Some of Britain’s best loved historic and countryside sites are to be given dementia-friendly makeovers - thanks to a pioneering collaboration between two charities, it was announced on Monday.
Struggling to get into venues, being overwhelmed by exhibition texts and leaflets and having difficulty with payment methods are some of the challenges facing dementia sufferers at historic venues.
Now, clearer signage and modified materials used on paths and car parks at 500 sites in England, Wales and Northern Ireland, are among the initiatives in the National Trust and the Alzheimer’s Society’s three-year project.
Under plans, heritage will also be taken into local care homes, hospitals, day centres and community groups.
It’s hoped that historic spaces, collections and stories will stimulate discussion and memories.
Alzheimer’s is a degenerative disease of the brain that causes dementia, leading to a gradual loss of memory and the ability to function.
Some 850,000 Britons are living with dementia - and numbers are expected to reach one million by 2025, according to a 2015 Alzheimer Society report.
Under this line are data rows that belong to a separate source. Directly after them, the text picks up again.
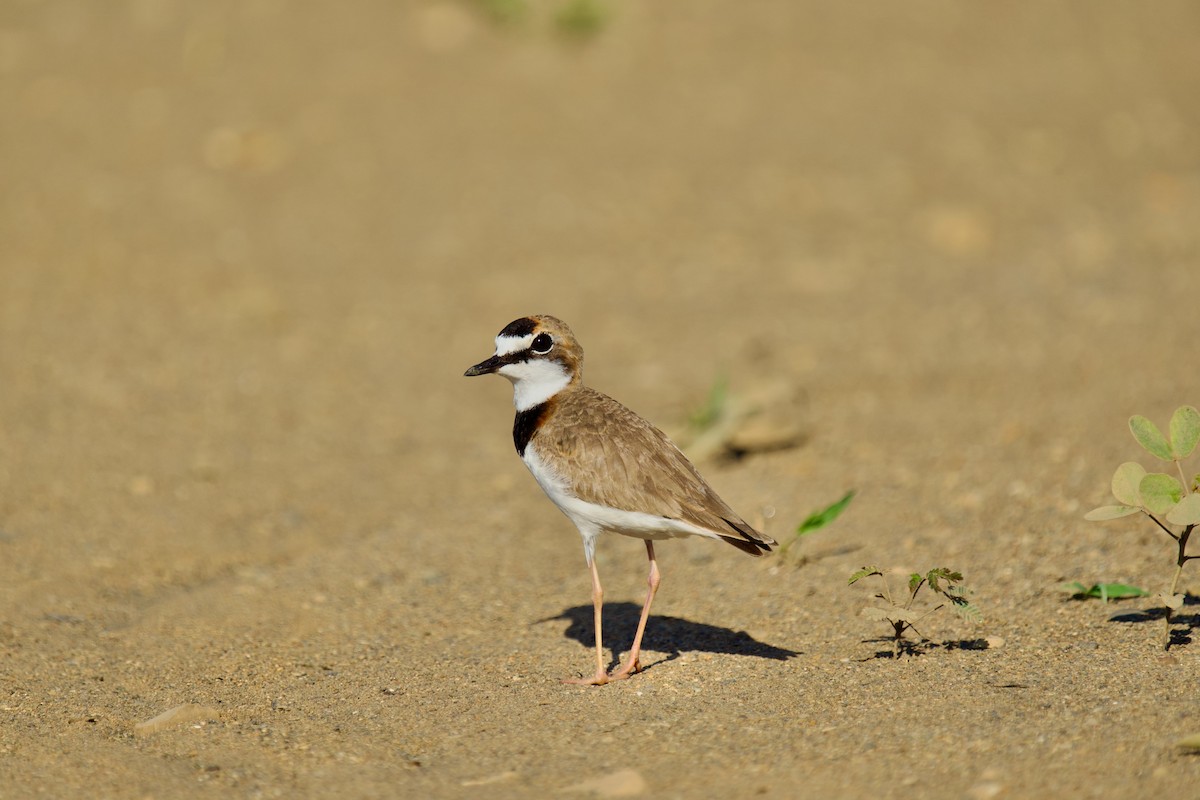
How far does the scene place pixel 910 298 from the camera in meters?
10.5

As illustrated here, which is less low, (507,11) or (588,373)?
(507,11)

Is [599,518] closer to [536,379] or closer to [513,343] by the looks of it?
[536,379]

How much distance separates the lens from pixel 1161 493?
4645 mm

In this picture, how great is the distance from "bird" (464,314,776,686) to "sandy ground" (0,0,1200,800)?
0.58m

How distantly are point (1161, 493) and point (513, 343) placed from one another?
8.50 ft

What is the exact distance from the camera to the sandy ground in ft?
14.8

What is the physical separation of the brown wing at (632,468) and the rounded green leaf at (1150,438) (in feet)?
4.70

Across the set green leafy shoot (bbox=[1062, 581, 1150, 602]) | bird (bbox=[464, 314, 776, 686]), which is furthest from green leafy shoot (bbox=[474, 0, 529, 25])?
green leafy shoot (bbox=[1062, 581, 1150, 602])

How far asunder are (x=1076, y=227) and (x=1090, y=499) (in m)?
6.04

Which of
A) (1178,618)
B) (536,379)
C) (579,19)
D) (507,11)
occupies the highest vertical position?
(507,11)

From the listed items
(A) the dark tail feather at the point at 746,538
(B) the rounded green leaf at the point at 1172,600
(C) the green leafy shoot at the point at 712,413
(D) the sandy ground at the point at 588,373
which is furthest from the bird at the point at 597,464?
(C) the green leafy shoot at the point at 712,413

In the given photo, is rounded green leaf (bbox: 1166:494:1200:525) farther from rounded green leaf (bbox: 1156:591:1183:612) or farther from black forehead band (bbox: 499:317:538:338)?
black forehead band (bbox: 499:317:538:338)

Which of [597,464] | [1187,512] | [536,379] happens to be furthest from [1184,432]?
[536,379]

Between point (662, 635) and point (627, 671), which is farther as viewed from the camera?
point (662, 635)
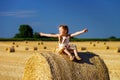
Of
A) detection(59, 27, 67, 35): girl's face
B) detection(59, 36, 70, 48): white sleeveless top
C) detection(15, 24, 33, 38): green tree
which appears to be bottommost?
detection(59, 36, 70, 48): white sleeveless top

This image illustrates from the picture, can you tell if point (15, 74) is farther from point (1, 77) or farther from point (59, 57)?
point (59, 57)

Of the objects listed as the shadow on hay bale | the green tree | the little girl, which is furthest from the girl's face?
the green tree

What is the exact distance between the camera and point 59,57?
8711mm

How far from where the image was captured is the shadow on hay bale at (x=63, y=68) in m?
8.41

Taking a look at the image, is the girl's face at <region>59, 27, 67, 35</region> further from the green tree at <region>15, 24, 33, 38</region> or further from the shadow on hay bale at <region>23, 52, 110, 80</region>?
the green tree at <region>15, 24, 33, 38</region>

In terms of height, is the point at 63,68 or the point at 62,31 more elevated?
the point at 62,31

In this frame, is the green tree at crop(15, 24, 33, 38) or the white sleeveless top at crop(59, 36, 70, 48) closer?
the white sleeveless top at crop(59, 36, 70, 48)

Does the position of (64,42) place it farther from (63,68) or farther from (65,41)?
(63,68)

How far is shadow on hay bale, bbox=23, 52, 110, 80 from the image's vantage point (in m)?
8.41

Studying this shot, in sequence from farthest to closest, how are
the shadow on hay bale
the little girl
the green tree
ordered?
the green tree → the little girl → the shadow on hay bale

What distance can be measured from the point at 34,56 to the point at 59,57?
0.61 metres

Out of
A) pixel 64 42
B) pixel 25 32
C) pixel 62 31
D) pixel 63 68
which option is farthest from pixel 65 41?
pixel 25 32

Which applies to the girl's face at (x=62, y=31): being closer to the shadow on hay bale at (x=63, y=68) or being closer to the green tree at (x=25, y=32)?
the shadow on hay bale at (x=63, y=68)

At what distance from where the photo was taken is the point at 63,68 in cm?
849
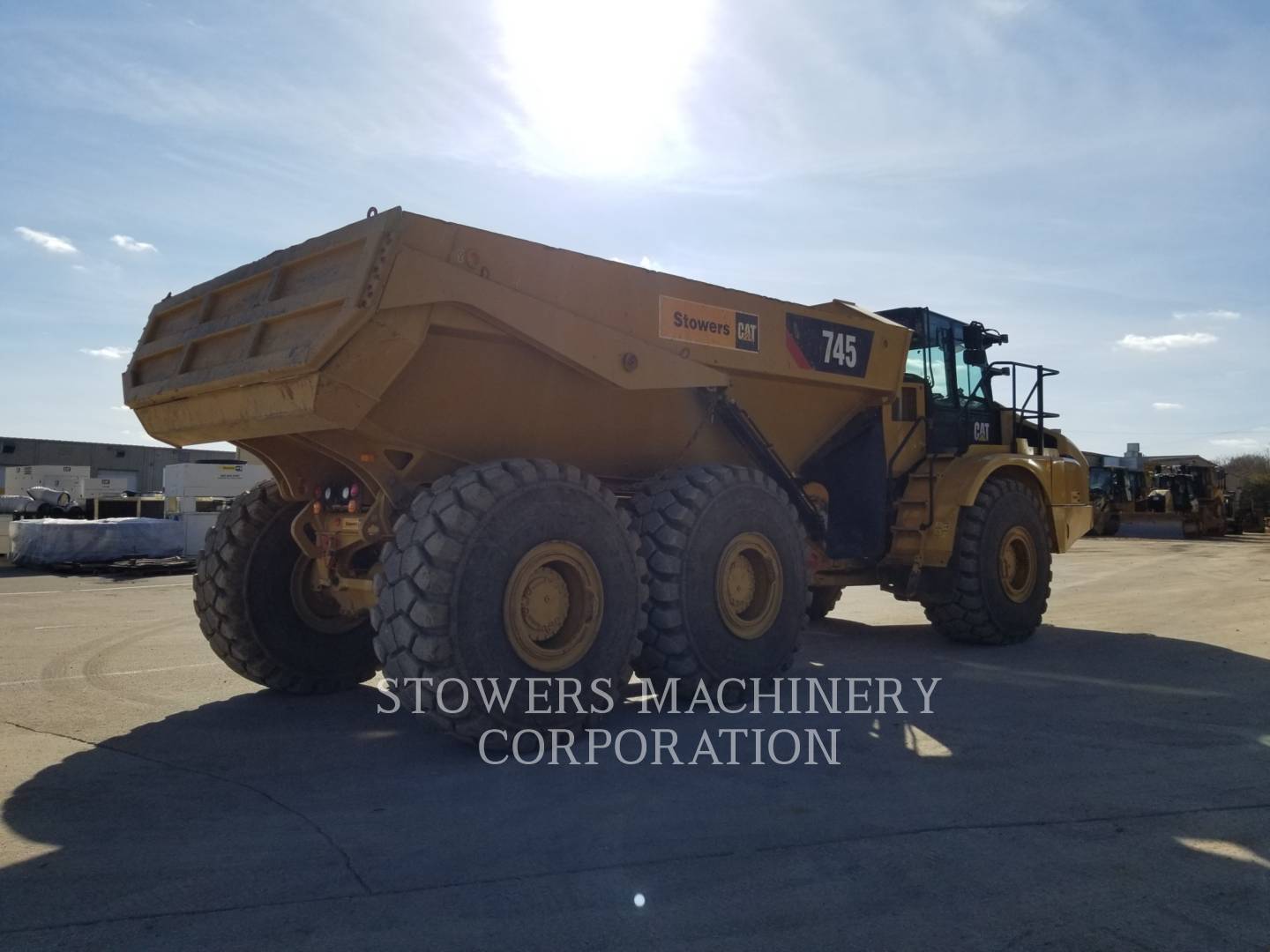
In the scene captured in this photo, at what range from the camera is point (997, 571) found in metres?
8.14

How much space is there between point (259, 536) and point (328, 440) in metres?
1.38

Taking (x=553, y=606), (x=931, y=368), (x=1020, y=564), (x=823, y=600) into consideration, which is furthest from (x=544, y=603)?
(x=1020, y=564)

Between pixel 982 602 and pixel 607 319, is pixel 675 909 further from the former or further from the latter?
pixel 982 602

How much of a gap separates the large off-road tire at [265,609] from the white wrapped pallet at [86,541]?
13.8 metres

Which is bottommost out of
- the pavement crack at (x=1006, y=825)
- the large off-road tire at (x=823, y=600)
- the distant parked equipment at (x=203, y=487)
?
the pavement crack at (x=1006, y=825)

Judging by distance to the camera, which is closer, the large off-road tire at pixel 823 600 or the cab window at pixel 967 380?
the cab window at pixel 967 380

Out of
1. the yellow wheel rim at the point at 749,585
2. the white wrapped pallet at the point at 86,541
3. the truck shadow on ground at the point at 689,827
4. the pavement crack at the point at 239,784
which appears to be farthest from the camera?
the white wrapped pallet at the point at 86,541

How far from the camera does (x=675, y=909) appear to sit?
116 inches

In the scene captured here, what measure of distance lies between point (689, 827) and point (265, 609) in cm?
353

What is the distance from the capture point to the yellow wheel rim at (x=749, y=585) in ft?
19.2

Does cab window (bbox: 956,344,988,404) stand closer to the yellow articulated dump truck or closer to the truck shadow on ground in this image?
the yellow articulated dump truck

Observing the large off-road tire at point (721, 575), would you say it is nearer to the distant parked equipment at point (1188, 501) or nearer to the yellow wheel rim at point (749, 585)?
the yellow wheel rim at point (749, 585)

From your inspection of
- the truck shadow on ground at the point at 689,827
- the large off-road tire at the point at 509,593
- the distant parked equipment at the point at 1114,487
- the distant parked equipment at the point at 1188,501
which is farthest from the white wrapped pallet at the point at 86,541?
the distant parked equipment at the point at 1188,501

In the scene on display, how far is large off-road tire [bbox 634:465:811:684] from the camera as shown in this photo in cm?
554
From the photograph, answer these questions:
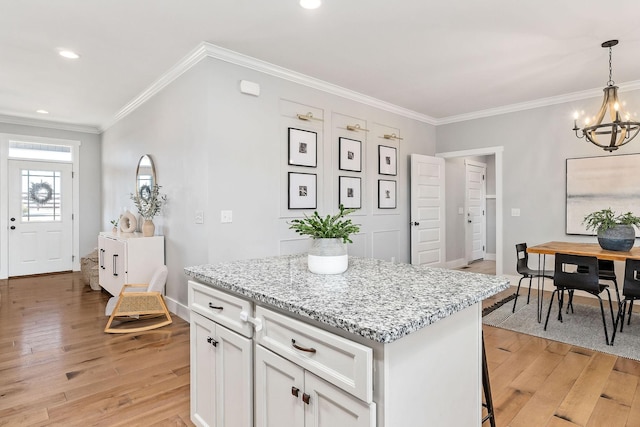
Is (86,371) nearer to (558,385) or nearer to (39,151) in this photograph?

Tiger de Souza, volunteering and inclusion director at the National Trust, said: “We know that our natural and historic places can play a significant role in improving the wellbeing of people living with dementia.
“A number of our sites already offer great experiences for people living with dementia, and through this landmark partnership we aim to extend those benefits to many more people.”
The Farming Memories Group, in Wimpole, Cambridge, and Back to Backs, a monthly meet-up where past eras are recreated at historic houses in Birmingham, are among the dementia-friendly work underway at the National Trust.
Launched at the end of World Alzheimer’s Month, the project will give the Trust’s 9,000 staff and 65,000 volunteers the opportunity to join Alzheimer Society’s three million Dementia Friends - people who learn about dementia so they can help their community.
An estimated 74,000 National Trust employees and volunteers will receive training.
Jeremy Hughes, Alzheimer’s Society’s chief executive, said: “It’s great to have the National Trust encouraging people with dementia to feel confident in getting out and about in their local community.
“Visiting a heritage site can improve physical and mental health by helping people keep active.”